Imagine that you're doing two different projects with two different teams. Maybe you won't one team to access the other team tables.
There can also be a space limit in each database, and It each one can be configured with specific params to optimize the performance.
In other hand, two final users can be assigned to make the backups of each entire database, and you wan`t one user to make the backup of the other DB because he could be able to restore the database in other place and access the first database data.
I'm sure there are some pretty good DBAs on the forum who can answer this in detail.
Storing tables in different databases makes because you are able to backup them up individually. Furthermore, you will be able to control access to each database under different NT groups (e.g. Admin vs. users). Although this can be done at the indvidual table level, sometimes it makes sense to grant or deny access to an entire database to a particular group.
When you need to call them in SQL Server you need to append the database name to the query like this SELECT * FROM [MyDatabase].[dbo].[MyTable].

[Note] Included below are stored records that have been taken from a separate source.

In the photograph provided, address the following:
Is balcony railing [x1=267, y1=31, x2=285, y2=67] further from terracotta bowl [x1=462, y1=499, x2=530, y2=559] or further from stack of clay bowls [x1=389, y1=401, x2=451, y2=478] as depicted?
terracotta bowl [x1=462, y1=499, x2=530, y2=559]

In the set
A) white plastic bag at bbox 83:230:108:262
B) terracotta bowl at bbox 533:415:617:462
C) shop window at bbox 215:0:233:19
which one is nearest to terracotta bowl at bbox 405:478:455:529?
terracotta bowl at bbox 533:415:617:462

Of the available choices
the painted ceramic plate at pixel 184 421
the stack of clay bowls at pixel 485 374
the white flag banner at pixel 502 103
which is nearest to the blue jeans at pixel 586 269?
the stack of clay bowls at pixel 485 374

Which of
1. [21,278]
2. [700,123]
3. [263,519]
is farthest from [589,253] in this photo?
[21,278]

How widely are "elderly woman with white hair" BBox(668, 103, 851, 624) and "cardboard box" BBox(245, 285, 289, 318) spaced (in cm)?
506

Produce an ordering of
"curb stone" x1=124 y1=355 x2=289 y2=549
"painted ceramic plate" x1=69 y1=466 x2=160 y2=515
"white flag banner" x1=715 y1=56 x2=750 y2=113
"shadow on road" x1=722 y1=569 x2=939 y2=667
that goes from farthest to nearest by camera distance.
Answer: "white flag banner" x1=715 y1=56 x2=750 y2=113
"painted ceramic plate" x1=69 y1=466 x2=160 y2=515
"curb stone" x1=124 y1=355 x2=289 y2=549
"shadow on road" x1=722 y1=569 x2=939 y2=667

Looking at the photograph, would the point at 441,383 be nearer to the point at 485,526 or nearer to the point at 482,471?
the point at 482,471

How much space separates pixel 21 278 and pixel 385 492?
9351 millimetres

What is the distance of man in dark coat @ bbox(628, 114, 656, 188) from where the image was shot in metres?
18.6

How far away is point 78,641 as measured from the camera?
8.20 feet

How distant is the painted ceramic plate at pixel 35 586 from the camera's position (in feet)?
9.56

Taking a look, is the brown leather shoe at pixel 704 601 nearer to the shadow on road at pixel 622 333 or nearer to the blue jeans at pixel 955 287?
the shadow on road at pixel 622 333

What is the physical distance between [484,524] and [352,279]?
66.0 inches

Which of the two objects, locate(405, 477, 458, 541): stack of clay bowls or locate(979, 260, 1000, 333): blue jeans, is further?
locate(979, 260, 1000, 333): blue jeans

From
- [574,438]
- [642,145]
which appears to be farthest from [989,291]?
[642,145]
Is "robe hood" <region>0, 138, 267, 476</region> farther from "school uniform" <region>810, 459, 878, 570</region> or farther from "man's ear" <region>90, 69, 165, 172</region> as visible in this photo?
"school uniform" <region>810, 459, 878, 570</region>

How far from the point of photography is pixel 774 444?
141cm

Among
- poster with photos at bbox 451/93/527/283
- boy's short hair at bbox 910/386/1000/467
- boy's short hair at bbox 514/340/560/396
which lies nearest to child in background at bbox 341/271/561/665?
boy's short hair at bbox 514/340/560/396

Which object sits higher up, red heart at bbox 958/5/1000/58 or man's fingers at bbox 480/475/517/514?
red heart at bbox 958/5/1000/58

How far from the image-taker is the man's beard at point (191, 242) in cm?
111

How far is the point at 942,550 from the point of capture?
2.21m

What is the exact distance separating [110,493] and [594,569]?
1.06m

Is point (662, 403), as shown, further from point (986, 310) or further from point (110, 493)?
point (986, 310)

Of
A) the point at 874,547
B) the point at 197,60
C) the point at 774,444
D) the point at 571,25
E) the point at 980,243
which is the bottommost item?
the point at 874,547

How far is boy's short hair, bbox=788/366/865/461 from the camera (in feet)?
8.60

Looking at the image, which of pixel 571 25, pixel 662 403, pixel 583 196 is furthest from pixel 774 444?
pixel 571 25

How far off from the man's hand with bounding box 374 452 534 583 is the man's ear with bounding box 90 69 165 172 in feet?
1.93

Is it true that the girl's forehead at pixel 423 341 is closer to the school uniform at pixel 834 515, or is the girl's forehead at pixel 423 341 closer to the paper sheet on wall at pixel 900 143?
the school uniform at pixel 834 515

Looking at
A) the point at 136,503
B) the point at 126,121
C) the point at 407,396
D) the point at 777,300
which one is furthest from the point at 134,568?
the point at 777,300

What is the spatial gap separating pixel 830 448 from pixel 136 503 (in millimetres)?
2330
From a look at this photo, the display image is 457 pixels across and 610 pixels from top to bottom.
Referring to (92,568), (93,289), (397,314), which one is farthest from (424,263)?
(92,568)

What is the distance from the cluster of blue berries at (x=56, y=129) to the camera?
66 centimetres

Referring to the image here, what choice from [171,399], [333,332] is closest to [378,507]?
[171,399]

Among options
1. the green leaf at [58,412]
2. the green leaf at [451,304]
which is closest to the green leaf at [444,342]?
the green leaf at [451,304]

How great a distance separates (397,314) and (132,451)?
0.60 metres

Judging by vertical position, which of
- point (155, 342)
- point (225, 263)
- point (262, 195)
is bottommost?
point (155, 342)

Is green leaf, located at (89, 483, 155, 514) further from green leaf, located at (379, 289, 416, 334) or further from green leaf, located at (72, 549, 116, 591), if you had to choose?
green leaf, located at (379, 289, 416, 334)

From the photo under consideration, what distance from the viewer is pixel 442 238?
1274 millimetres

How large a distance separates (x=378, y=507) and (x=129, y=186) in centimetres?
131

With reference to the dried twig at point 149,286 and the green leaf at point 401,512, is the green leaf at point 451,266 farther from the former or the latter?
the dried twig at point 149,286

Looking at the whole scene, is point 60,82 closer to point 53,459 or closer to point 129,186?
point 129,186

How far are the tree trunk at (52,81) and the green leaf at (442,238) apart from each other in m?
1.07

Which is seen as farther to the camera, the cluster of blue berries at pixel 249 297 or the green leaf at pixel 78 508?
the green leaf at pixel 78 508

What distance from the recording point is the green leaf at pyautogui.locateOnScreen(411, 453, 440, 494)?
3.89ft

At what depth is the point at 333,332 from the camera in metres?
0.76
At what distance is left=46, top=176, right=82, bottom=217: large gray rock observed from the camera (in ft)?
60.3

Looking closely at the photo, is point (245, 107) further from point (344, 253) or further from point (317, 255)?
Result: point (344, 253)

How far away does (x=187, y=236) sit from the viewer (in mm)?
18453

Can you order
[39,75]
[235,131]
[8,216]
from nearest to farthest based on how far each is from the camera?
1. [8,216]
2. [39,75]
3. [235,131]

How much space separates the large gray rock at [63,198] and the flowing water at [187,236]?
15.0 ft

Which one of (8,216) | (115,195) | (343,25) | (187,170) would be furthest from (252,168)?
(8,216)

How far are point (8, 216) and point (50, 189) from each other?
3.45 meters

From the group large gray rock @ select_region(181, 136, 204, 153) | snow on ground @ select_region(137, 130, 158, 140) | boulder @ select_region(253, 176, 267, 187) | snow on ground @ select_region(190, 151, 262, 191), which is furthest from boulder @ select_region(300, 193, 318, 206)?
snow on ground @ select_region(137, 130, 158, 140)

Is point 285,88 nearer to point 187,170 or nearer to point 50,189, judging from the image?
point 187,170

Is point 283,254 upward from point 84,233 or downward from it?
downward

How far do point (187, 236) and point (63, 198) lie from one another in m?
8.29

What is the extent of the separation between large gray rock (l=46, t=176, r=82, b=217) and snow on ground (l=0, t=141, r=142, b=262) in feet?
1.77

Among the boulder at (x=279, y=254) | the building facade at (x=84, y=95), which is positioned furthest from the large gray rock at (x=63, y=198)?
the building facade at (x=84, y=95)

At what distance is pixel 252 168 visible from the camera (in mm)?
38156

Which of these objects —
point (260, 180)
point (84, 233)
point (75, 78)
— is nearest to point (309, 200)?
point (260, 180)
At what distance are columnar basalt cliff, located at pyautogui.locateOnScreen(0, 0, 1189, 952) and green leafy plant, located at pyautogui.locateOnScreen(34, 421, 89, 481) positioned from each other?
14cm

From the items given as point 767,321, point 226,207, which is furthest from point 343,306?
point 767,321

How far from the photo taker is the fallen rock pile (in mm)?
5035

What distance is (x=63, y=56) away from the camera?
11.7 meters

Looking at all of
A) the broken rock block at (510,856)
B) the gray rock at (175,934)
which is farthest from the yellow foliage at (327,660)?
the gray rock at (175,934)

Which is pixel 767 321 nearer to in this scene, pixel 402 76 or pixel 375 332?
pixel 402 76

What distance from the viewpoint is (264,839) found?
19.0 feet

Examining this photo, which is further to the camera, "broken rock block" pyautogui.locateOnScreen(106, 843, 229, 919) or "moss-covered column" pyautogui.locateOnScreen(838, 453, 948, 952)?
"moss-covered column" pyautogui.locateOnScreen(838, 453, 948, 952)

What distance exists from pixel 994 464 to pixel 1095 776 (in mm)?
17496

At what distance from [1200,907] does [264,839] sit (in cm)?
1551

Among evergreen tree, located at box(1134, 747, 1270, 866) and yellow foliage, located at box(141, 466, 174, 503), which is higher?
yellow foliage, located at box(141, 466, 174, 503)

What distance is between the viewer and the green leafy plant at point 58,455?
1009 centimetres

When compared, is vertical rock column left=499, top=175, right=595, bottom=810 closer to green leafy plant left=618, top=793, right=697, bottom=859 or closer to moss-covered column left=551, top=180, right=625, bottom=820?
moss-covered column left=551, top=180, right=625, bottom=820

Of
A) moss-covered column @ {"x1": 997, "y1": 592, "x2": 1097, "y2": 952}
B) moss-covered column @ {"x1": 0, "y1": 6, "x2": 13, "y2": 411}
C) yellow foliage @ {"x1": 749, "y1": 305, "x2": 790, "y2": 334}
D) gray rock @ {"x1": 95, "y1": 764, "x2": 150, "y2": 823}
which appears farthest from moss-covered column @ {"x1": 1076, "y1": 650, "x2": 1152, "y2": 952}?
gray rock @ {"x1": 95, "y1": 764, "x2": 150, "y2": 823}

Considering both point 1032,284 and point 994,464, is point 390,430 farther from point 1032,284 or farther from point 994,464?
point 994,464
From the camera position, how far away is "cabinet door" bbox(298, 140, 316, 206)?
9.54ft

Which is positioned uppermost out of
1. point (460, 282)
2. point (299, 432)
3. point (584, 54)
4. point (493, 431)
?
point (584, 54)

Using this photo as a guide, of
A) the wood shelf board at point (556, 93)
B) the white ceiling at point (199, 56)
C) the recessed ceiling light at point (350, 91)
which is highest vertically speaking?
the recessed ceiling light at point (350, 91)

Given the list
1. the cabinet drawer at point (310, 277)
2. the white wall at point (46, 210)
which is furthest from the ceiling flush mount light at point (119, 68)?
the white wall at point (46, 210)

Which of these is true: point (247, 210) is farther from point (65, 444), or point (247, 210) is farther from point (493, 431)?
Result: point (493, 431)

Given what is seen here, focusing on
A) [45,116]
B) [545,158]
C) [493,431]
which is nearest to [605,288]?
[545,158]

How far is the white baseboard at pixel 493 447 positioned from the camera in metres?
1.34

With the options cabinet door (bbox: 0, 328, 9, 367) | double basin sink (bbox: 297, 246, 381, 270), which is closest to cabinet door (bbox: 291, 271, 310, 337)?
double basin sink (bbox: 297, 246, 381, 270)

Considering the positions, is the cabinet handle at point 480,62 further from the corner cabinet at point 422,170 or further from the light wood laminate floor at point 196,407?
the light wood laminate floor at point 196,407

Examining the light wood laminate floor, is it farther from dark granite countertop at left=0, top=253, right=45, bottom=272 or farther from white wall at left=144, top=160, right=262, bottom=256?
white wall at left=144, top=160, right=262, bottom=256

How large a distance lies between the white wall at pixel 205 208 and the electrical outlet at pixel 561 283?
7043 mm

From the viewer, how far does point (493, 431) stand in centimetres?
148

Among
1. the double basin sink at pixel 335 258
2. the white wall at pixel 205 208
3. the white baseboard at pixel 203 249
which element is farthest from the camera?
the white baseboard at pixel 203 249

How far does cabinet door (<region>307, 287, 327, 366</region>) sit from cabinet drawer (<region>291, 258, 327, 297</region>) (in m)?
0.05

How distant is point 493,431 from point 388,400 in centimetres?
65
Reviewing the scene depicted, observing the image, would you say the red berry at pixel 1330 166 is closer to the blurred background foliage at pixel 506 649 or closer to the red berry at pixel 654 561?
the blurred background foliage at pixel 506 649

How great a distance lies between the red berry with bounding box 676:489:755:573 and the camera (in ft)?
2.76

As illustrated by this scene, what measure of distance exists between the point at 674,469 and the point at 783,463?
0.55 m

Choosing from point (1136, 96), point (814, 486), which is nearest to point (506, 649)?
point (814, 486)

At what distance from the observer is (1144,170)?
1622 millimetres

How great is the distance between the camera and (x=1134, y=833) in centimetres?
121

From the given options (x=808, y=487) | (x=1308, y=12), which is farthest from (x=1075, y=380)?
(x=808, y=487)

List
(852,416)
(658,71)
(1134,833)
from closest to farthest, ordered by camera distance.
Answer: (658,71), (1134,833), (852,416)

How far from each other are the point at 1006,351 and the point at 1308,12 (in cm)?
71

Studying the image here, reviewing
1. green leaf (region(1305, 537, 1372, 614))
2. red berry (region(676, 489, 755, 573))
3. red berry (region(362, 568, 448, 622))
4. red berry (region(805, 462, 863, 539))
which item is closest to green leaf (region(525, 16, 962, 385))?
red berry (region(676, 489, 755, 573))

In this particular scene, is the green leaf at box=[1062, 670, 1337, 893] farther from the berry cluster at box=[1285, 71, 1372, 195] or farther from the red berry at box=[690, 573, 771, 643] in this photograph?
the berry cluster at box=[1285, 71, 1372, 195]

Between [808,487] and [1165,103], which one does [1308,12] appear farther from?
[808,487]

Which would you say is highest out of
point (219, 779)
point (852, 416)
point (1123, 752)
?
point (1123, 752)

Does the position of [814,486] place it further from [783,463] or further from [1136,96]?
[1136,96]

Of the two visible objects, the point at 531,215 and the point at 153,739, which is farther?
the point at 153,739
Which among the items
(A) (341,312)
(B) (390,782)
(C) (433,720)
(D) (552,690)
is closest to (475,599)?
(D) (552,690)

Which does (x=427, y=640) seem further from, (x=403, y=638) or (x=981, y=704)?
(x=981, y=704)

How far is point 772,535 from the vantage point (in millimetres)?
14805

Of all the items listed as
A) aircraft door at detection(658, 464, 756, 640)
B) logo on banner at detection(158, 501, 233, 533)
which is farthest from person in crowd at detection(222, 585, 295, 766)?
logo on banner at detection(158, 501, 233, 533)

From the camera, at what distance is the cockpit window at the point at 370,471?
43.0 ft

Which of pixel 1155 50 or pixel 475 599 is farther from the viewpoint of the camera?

One other reason to use separate databases relates to whether you need full transactional recovery or not. For instance, if I havea bunch of tables that are populated on a schedule through import processes and never by the users, putting them in a separate database allows me to set the recovery mode to simple which reduces the logging (a good thing when you are loading millions of records at once). I can also not do transactional log backup every fifteen minutes like I do for the data in the database with the user inserted data. It could also make recovery a faster process when needed as the databases would be smaller and thus individally take less time to recover. Won't help much when the whole server crashes but it could help a lot if onely one datbase gets corrupted for some reason. If the data relates to different applications, it simplifies the security as well to have the data in separte databases. And of course sometimes we have commercial databases and we can;t add tables to those and so may need a separate database to handles some things we want to add to that data (we do this for instance with our Project Management software, we have a spearate database where we extract and summarize data from the PM system for reporting and then write all our custome reports off that.)